**Goal of the exercise:** Pick out each line in the rows below that contains the word "camera", and copy it as it appears.

**Input data:**

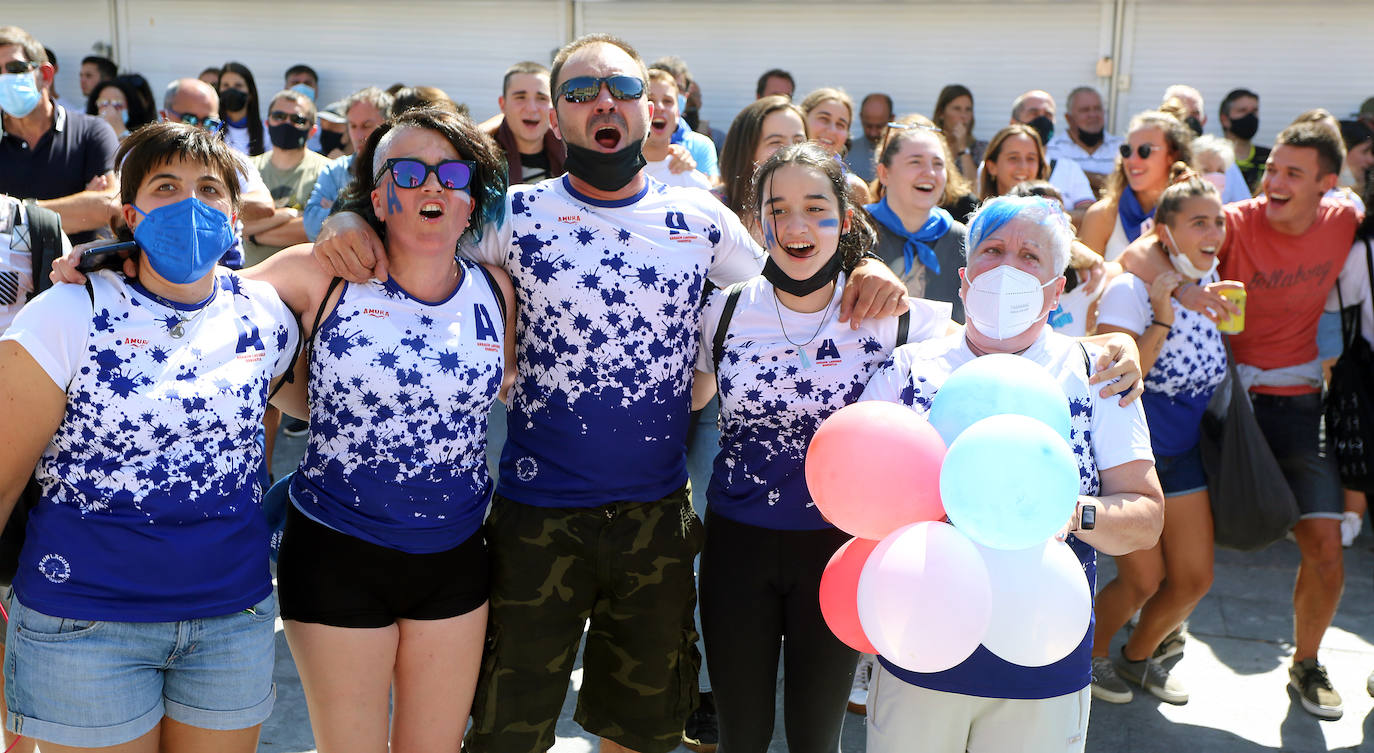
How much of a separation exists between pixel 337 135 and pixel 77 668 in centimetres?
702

...

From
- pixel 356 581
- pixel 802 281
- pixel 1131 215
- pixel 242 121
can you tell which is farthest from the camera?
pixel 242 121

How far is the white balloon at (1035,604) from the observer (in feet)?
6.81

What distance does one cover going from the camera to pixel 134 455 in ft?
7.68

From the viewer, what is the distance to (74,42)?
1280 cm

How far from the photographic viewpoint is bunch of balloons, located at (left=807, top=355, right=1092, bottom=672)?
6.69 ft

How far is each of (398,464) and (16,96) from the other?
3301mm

* * *

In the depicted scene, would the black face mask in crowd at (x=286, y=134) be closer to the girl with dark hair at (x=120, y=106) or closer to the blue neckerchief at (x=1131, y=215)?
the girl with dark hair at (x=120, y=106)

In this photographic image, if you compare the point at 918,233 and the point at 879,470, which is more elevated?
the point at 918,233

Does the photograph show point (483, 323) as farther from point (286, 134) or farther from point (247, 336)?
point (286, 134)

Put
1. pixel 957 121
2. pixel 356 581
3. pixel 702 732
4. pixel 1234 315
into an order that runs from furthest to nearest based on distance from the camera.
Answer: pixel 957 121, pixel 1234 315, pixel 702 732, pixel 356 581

**Expected answer:**
can you tell which is farthest from the camera?
What distance does one cover going from the camera to pixel 134 455 in ft?
into an order that runs from furthest to nearest based on distance from the camera.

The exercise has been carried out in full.